* _Work task_
For the entries that follow, state how many lines include the word "ProN", giving the number and nothing else.

Collection entries:
= = = =

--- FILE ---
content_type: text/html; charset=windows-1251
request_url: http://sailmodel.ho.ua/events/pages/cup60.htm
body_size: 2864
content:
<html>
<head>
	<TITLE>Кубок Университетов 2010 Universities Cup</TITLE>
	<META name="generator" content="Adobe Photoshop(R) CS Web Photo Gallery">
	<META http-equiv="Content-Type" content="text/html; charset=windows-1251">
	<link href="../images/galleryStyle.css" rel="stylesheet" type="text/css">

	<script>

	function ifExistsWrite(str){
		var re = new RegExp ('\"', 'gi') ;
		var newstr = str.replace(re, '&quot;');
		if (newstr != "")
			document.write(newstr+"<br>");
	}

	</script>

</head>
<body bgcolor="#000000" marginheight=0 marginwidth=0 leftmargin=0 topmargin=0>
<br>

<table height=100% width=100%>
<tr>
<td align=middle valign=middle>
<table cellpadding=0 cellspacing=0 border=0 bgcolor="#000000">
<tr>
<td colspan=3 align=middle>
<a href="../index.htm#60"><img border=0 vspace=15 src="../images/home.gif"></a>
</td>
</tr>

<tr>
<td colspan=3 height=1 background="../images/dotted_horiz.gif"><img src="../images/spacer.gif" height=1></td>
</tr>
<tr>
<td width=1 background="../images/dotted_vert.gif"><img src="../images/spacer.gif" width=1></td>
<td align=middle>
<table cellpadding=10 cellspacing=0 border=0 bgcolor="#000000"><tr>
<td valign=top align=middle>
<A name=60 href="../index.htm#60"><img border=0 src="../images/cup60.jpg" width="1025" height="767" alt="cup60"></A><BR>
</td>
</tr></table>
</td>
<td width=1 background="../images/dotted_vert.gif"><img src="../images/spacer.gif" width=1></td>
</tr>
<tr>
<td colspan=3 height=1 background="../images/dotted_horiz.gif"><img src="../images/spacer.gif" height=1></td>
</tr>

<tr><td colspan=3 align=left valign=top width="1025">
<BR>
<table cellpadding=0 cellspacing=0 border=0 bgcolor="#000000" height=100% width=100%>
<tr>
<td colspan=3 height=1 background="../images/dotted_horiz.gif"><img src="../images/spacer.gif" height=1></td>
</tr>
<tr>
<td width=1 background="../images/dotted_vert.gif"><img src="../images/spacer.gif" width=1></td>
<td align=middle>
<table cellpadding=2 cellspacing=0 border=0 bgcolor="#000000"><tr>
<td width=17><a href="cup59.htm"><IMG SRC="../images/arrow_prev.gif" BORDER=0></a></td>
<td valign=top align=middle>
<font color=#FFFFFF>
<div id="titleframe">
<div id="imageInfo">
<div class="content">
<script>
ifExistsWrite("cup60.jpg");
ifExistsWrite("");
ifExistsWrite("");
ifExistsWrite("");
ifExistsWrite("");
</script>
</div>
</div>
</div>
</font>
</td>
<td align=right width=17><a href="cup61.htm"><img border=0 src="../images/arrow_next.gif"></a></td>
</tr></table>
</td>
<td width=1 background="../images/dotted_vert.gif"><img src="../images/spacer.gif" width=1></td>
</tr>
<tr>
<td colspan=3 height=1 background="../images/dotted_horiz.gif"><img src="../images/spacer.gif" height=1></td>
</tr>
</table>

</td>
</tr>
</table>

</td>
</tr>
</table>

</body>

= = = =

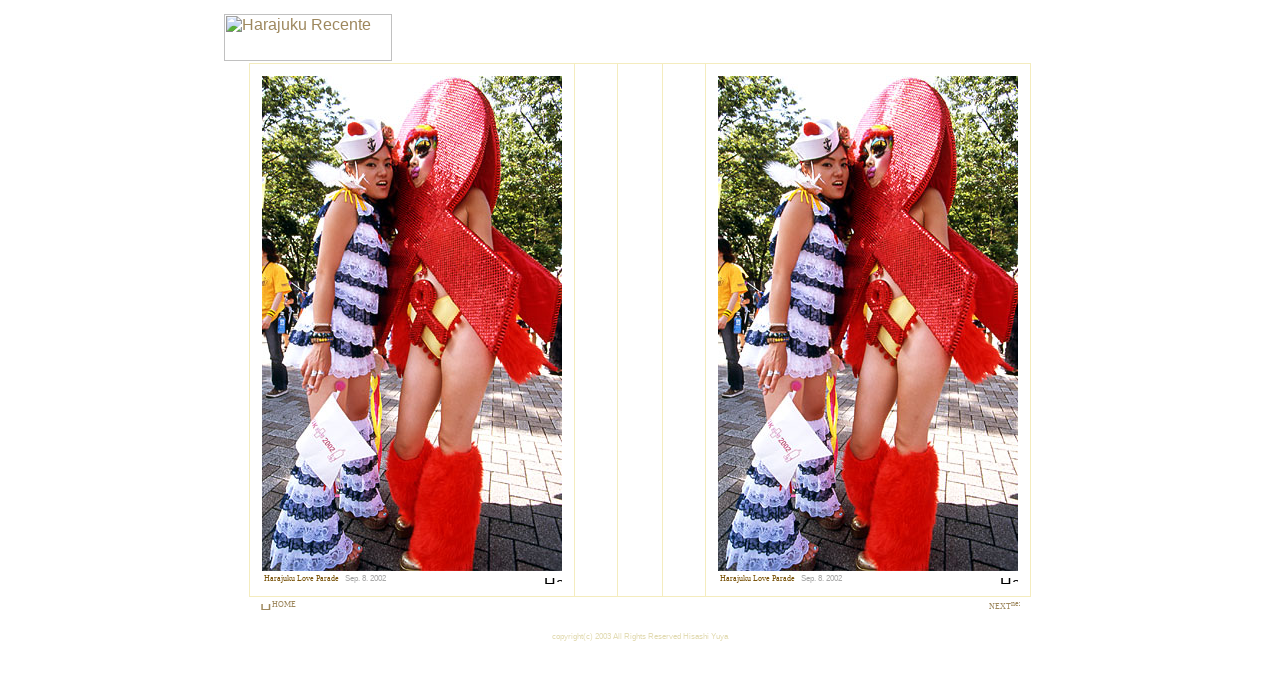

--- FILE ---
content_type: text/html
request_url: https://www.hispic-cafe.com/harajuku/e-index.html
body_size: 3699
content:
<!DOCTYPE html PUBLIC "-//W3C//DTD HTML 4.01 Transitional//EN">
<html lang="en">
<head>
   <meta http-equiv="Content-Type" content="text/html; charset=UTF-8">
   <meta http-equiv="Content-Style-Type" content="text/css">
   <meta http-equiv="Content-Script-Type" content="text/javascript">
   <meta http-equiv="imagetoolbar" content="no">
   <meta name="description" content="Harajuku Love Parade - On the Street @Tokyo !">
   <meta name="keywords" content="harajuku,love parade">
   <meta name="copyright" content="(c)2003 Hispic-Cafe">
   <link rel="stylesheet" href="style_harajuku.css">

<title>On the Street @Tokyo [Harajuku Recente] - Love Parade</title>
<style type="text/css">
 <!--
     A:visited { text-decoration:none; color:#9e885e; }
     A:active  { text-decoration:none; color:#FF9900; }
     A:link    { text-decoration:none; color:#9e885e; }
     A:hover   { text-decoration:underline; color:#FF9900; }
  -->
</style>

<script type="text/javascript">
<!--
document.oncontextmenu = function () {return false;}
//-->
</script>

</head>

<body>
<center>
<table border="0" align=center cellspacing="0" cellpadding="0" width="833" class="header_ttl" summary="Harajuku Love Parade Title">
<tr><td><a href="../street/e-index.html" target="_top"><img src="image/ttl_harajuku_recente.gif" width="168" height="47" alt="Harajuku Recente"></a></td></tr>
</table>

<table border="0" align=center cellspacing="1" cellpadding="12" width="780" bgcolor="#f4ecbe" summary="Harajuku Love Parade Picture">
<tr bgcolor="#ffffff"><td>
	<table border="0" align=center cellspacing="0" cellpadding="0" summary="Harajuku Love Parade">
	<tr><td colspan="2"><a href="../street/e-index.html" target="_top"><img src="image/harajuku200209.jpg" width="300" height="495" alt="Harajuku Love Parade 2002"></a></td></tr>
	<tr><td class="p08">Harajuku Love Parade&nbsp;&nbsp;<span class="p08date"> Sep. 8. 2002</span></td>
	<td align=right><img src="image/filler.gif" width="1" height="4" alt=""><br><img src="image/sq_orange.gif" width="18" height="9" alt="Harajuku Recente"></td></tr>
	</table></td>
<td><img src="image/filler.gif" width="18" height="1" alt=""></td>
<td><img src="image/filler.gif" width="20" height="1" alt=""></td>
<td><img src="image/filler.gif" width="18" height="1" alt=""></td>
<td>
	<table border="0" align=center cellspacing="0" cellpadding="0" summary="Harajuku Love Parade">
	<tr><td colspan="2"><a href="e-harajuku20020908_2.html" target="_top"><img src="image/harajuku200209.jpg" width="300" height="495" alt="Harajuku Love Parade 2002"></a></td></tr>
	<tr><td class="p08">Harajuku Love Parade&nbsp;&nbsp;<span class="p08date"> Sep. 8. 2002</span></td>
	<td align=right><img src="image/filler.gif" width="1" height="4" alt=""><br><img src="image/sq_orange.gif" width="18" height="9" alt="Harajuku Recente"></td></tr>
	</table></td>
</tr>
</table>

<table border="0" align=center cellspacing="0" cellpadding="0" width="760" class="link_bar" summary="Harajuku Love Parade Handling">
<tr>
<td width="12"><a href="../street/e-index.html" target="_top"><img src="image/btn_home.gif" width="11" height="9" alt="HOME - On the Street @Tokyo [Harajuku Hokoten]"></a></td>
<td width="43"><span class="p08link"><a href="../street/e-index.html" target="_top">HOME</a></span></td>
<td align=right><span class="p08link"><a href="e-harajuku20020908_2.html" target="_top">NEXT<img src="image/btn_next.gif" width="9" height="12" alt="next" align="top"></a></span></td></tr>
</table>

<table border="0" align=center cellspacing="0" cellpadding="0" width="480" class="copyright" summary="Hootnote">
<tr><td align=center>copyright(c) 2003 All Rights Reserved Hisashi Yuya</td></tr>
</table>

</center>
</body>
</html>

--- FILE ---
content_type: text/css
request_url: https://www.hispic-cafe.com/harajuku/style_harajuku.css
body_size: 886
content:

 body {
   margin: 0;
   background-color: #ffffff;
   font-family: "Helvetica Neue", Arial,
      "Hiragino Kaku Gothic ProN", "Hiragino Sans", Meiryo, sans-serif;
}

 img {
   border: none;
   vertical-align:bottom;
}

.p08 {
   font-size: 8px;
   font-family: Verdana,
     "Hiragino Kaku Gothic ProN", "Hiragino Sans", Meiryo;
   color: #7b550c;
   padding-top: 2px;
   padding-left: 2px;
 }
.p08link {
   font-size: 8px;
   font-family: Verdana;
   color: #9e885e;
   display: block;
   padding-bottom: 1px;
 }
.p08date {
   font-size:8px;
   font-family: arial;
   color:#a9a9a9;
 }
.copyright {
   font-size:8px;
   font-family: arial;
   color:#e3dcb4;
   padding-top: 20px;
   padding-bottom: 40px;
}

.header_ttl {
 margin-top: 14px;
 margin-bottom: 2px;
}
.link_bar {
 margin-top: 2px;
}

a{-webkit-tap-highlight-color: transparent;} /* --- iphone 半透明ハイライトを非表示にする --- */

= = = =

* _Answer to this problem_
2